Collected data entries
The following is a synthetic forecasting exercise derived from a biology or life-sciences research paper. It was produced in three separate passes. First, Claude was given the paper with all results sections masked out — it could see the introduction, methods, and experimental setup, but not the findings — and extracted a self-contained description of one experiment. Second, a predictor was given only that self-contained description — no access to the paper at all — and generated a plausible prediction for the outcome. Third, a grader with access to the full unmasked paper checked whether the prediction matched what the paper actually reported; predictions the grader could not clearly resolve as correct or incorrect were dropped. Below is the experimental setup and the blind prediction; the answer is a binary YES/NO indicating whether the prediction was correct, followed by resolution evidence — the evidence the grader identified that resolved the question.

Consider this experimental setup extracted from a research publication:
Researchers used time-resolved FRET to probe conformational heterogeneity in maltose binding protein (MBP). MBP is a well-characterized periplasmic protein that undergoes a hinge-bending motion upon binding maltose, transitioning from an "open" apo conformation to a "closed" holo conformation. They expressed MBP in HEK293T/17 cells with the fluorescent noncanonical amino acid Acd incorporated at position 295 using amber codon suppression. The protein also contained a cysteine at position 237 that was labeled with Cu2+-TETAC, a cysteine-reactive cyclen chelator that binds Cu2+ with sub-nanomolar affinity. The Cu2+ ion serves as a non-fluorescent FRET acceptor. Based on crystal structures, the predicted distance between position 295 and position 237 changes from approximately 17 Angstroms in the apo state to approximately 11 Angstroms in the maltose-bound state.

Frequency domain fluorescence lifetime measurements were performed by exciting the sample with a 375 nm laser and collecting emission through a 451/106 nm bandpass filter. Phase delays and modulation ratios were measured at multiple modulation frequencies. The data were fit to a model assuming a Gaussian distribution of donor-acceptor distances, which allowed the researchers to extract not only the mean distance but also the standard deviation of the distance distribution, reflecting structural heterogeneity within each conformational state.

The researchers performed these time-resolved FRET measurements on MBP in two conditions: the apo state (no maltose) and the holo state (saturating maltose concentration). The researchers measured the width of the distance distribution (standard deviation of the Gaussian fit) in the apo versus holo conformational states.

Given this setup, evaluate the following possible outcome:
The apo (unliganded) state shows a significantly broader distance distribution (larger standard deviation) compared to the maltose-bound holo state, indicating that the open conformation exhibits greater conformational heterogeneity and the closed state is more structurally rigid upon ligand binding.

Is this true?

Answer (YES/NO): NO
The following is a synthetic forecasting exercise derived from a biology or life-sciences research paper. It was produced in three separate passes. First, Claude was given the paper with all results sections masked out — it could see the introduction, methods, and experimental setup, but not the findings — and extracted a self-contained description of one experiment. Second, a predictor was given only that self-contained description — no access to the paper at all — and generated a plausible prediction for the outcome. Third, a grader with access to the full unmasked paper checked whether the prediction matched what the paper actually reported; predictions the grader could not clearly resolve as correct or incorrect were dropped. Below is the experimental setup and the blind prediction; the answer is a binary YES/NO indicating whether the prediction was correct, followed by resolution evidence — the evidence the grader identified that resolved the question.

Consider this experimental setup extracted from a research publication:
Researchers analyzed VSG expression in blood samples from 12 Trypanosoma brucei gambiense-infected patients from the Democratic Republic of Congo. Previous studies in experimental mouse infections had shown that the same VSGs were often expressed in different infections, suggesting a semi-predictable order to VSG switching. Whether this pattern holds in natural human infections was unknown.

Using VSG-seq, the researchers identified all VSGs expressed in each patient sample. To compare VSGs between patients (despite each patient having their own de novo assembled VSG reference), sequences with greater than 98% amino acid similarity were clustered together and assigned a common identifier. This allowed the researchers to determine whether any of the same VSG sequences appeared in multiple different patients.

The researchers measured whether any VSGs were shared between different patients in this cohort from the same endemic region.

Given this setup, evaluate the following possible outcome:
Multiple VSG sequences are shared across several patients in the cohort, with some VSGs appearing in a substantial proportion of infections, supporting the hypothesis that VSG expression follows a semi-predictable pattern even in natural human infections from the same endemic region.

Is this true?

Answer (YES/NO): NO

TASK REQUIREMENTS – Scan the lines above for the word "measured". Return each one that has it.

RESPONSE BOX –
Frequency domain fluorescence lifetime measurements were performed by exciting the sample with a 375 nm laser and collecting emission through a 451/106 nm bandpass filter. Phase delays and modulation ratios were measured at multiple modulation frequencies. The data were fit to a model assuming a Gaussian distribution of donor-acceptor distances, which allowed the researchers to extract not only the mean distance but also the standard deviation of the distance distribution, reflecting structural heterogeneity within each conformational state.
The researchers performed these time-resolved FRET measurements on MBP in two conditions: the apo state (no maltose) and the holo state (saturating maltose concentration). The researchers measured the width of the distance distribution (standard deviation of the Gaussian fit) in the apo versus holo conformational states.
The researchers measured whether any VSGs were shared between different patients in this cohort from the same endemic region.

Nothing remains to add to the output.